Durante a entrevista, Maria Aparecida esclareceu que uma das ideias mais difundidas, de que “cartório só existe no Brasil”, não corresponde à realidade. Segundo ela, o modelo brasileiro integra o chamado Notariado Latino, adotado por mais de 100 países, nos quais o notário exerce função jurídica preventiva, conferindo autenticidade, segurança e eficácia aos atos praticados.
“Às vezes as pessoas dizem que cartório só existe no Brasil e defendem até a sua extinção. Na verdade, fazemos parte de uma estrutura prevista na Constituição Federal e regulamentada por legislação própria. O modelo brasileiro integra o sistema do notariado latino, presente em mais de cem países”, destacou.
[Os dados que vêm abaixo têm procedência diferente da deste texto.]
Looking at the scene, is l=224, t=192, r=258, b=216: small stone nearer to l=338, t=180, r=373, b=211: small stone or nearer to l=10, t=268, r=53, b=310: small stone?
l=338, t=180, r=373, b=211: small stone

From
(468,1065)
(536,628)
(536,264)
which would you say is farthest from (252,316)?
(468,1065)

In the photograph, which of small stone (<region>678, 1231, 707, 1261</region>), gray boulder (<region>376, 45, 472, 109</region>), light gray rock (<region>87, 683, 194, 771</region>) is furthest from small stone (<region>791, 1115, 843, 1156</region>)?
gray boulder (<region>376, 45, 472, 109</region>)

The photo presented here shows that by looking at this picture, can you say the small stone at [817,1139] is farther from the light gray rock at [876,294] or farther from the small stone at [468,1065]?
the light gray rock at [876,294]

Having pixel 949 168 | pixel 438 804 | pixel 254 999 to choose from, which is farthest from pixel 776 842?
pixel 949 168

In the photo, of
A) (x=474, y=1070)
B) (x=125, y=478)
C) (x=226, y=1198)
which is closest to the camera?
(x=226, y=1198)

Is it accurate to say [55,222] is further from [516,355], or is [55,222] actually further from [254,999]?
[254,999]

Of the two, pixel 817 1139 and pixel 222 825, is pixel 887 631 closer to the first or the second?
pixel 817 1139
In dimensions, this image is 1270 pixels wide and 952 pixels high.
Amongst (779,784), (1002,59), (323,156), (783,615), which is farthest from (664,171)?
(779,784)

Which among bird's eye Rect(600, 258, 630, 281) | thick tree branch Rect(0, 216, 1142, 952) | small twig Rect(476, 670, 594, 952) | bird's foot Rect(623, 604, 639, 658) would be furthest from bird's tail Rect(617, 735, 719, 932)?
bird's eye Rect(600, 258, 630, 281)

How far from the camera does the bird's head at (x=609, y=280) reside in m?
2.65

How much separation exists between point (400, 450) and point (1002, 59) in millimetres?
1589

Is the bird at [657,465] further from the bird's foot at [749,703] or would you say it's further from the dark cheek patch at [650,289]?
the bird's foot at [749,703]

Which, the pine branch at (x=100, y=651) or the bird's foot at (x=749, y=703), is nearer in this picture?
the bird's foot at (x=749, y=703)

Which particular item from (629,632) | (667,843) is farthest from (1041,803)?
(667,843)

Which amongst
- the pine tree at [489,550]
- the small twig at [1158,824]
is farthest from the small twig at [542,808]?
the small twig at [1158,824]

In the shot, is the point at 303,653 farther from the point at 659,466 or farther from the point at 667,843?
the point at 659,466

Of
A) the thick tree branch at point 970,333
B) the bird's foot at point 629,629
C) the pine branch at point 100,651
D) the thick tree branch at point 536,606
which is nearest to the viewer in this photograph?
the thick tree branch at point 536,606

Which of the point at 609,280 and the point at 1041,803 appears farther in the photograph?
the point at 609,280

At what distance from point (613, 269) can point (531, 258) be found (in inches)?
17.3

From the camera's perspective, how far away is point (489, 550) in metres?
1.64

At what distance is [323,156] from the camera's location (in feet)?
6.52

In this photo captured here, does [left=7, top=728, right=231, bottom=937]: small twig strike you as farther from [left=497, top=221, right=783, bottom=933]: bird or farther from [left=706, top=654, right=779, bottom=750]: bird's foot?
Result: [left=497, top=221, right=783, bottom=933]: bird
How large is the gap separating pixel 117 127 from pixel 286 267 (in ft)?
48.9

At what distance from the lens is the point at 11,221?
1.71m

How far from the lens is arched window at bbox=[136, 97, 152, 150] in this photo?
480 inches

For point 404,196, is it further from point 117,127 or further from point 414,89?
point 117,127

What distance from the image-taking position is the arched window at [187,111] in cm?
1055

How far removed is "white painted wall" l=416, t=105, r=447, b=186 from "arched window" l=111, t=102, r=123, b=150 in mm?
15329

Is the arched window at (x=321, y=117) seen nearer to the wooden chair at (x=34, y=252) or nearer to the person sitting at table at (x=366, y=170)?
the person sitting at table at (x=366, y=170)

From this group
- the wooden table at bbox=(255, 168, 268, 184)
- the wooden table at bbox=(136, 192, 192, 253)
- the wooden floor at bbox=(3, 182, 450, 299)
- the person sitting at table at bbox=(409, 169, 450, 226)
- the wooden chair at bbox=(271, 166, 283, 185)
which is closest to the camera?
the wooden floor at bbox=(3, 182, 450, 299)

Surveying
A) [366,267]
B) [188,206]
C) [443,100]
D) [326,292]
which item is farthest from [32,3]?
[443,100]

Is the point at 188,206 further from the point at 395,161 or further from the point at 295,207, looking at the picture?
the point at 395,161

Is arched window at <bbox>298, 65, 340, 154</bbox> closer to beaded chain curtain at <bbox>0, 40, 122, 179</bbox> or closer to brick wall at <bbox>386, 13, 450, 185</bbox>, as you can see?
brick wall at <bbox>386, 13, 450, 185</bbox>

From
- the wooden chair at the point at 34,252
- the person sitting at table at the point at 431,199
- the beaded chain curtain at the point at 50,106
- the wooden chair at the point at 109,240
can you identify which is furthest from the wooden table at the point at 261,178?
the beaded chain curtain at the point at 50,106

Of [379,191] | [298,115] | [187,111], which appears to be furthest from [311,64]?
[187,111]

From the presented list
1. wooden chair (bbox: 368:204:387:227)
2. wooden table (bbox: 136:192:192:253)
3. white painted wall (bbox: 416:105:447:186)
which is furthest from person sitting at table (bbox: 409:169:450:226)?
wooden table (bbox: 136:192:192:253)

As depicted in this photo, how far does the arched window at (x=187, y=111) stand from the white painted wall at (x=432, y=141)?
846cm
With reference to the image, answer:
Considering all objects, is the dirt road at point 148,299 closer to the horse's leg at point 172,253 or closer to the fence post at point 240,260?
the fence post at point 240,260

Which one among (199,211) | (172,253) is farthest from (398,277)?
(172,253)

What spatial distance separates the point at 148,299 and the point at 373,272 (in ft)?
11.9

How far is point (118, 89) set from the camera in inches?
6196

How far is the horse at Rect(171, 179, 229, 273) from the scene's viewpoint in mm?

Diferenças entre o Brasil e os Estados Unidos
Um dos pontos centrais da conversa foi a comparação entre o sistema brasileiro e o norte-americano. A tabeliã explicou que, nos Estados Unidos, não existe um sistema equivalente ao Registro de Imóveis e ao Tabelionato de Notas nos moldes brasileiros. Como consequência, a proteção das transações imobiliárias depende, em grande parte, da contratação de seguros privados, mecanismo utilizado para reduzir os riscos jurídicos das negociações.
No Brasil, por outro lado, essa segurança é construída preventivamente por meio da atuação dos cartórios. Segundo Maria Aparecida, antes da formalização de uma escritura pública, o tabelião verifica a identidade das partes, sua capacidade jurídica, analisa a legalidade do negócio e instrumentaliza o ato de forma técnica e imparcial, prevenindo conflitos futuros.
“O tabelião atua como um profissional do Direito, com total imparcialidade. Nosso compromisso não é favorecer uma das partes, mas garantir que o negócio seja celebrado dentro da legalidade, oferecendo segurança jurídica para todos os envolvidos”.
O papel das associações dos cartórios
Outro tema abordado foi a atuação das entidades representativas da atividade extrajudicial. A tabeliã explicou que, embora as associações também atuem na defesa institucional da categoria quando necessário, sua principal missão é promover o aperfeiçoamento contínuo dos serviços prestados à população.
Segundo Maria Aparecida, essas entidades trabalham para incentivar a modernização dos cartórios, ampliar o acesso aos serviços, difundir boas práticas e fortalecer a eficiência do sistema extrajudicial. “Naturalmente, em determinadas situações precisamos defender a legislação que rege nossa atividade e combater iniciativas que contrariem o ordenamento jurídico. Mas nosso principal objetivo é garantir que os serviços sejam cada vez mais eficientes, acessíveis e seguros para toda a sociedade”.
Segurança jurídica como benefício para toda a população
Ao longo da entrevista, a tabeliã reforçou que a atividade notarial e registral possui caráter preventivo, reduzindo litígios, conferindo autenticidade aos atos e proporcionando maior tranquilidade às relações jurídicas e patrimoniais. Para ela, compreender o funcionamento do sistema extrajudicial é essencial para reconhecer sua contribuição ao desenvolvimento econômico e à proteção dos direitos dos cidadãos.